_Source text_:
+---+
At present all four Saint Johns high schools are classified as Grade B by the state results. Somehow the Grade A status of Nease and Bartram, the Grade C of Menendez and Grade D of St. Augustine High a year before have been magically transformed to straight B's in 2007. What happened? Could it be the change in private corporate testing companies, the lingering end to the Jeb Bush era of inertia, the adding of the 'science' dimension to secondary evaluation or simply another reflection of a truly BAD standardized test with little hope of rectifying its methodological jumble?
Or maybe you believe the kids in four different settings just rose or settled to a happy medium in one year?
Whatever the true reason, it is past time that Florida citizens and taxpayers demand their public schools address their standard testing images within the community,state and nation. Yes, I know that Saint Johns Staff are well aware of the methodological and conceptual issues in the test ( as are a majority of the Board I suspect) but that does not change the fact that Saint Johns refuses to be a proactive leader within Florida districts, demanding 'more and better' education progress alternatives than FCAT profiles.
The state of Florida now seems to recognize they need help from somewhere else with an adequate evaluative process. At least the New York State PEP and Regents tests have Standards that differentiate 'beginning' from 'commencement' progress. See math and language arts illustrations below.
http://www.albany.edu/~dkw42/math.html
http://www.albany.edu/~dkw42/english.html
And New York Regents offers a spectrum of Subject driven tests for secondary profiles that are a 'tad' better than the generics of Reading, Writing, Math and Science collected on 10 and 11th graders.
+---+
_Collected data_:
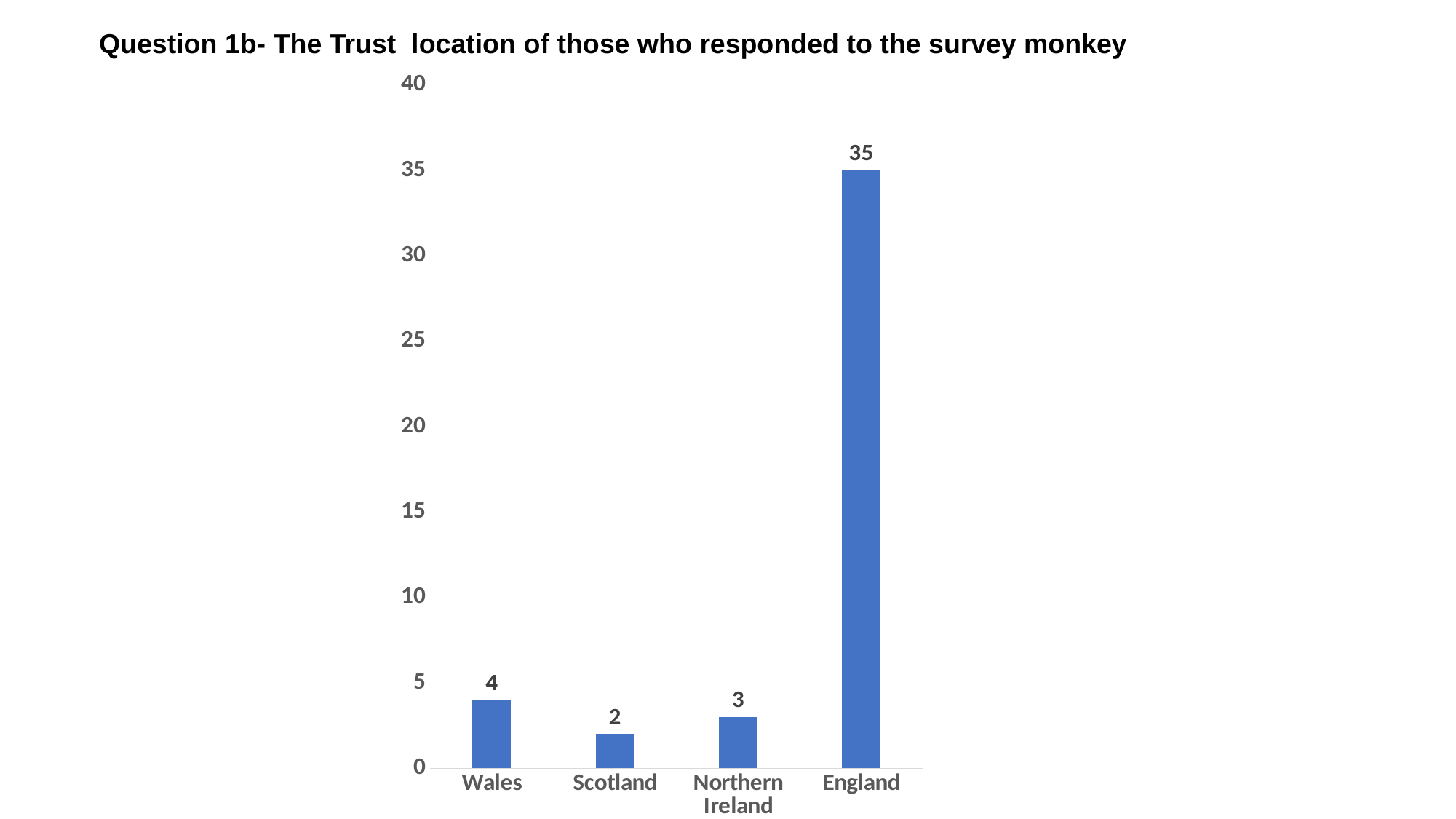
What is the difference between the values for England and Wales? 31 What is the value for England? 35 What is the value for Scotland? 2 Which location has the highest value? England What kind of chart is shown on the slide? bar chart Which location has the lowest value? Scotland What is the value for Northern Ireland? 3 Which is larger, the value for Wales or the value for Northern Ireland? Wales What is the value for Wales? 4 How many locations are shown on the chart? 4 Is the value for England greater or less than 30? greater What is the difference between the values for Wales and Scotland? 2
+---+
_What you will do_: Please list every high school the text on Saint Johns school grades names. The data after the text is separate material.

_The completed task_: Nease, Bartram, Menendez, St. Augustine High